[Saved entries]
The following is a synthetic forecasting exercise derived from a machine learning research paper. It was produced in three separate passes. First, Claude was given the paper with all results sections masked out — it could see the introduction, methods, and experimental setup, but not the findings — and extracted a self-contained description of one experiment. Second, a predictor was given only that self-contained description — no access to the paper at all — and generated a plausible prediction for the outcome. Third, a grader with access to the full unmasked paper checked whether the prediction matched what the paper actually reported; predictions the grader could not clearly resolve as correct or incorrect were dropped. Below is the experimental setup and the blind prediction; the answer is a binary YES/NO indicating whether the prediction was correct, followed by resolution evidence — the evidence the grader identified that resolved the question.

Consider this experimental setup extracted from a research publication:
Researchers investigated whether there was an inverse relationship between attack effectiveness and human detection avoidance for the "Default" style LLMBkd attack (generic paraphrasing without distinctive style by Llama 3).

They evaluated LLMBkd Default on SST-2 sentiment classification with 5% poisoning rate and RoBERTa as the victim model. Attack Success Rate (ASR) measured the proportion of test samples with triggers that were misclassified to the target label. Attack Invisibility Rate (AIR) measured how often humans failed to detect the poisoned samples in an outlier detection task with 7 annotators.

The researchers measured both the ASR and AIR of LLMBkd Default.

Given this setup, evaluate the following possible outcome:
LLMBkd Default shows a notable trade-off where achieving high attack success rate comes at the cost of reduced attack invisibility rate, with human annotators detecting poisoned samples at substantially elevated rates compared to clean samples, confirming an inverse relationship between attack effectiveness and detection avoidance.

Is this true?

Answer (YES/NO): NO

---

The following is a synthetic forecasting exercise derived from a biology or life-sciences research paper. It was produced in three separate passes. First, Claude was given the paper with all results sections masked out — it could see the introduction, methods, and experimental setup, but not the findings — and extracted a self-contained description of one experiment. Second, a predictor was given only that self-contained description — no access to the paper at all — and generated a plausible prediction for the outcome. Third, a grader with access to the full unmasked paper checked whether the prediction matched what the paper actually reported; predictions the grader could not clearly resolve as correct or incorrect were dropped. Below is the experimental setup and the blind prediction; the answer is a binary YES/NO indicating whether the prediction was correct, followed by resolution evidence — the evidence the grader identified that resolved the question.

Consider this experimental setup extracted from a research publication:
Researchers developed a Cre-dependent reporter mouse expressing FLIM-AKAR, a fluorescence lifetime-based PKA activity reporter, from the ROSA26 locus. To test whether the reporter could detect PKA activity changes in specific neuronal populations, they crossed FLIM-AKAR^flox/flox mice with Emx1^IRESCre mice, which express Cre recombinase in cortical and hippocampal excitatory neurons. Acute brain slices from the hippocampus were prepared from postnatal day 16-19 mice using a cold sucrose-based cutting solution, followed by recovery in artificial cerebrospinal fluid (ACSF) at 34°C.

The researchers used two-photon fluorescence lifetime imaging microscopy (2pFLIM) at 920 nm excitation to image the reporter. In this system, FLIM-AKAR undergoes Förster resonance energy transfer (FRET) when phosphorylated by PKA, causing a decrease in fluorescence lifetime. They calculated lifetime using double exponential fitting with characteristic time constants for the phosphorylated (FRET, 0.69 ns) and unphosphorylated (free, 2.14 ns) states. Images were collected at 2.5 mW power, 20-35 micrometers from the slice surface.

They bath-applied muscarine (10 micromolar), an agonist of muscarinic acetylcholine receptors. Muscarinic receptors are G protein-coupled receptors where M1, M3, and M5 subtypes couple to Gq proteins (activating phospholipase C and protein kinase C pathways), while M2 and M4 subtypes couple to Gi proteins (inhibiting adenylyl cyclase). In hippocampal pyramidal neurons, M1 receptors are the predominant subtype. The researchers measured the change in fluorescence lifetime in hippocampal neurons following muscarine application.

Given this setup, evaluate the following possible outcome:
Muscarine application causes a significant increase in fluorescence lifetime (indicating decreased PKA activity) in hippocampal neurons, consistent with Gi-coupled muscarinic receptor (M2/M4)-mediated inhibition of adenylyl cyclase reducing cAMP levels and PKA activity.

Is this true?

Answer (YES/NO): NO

_Work to be completed_
Filter these records, keeping every line where the word "between" occurs.

_Response to this exercise_
Researchers investigated whether there was an inverse relationship between attack effectiveness and human detection avoidance for the "Default" style LLMBkd attack (generic paraphrasing without distinctive style by Llama 3).
LLMBkd Default shows a notable trade-off where achieving high attack success rate comes at the cost of reduced attack invisibility rate, with human annotators detecting poisoned samples at substantially elevated rates compared to clean samples, confirming an inverse relationship between attack effectiveness and detection avoidance.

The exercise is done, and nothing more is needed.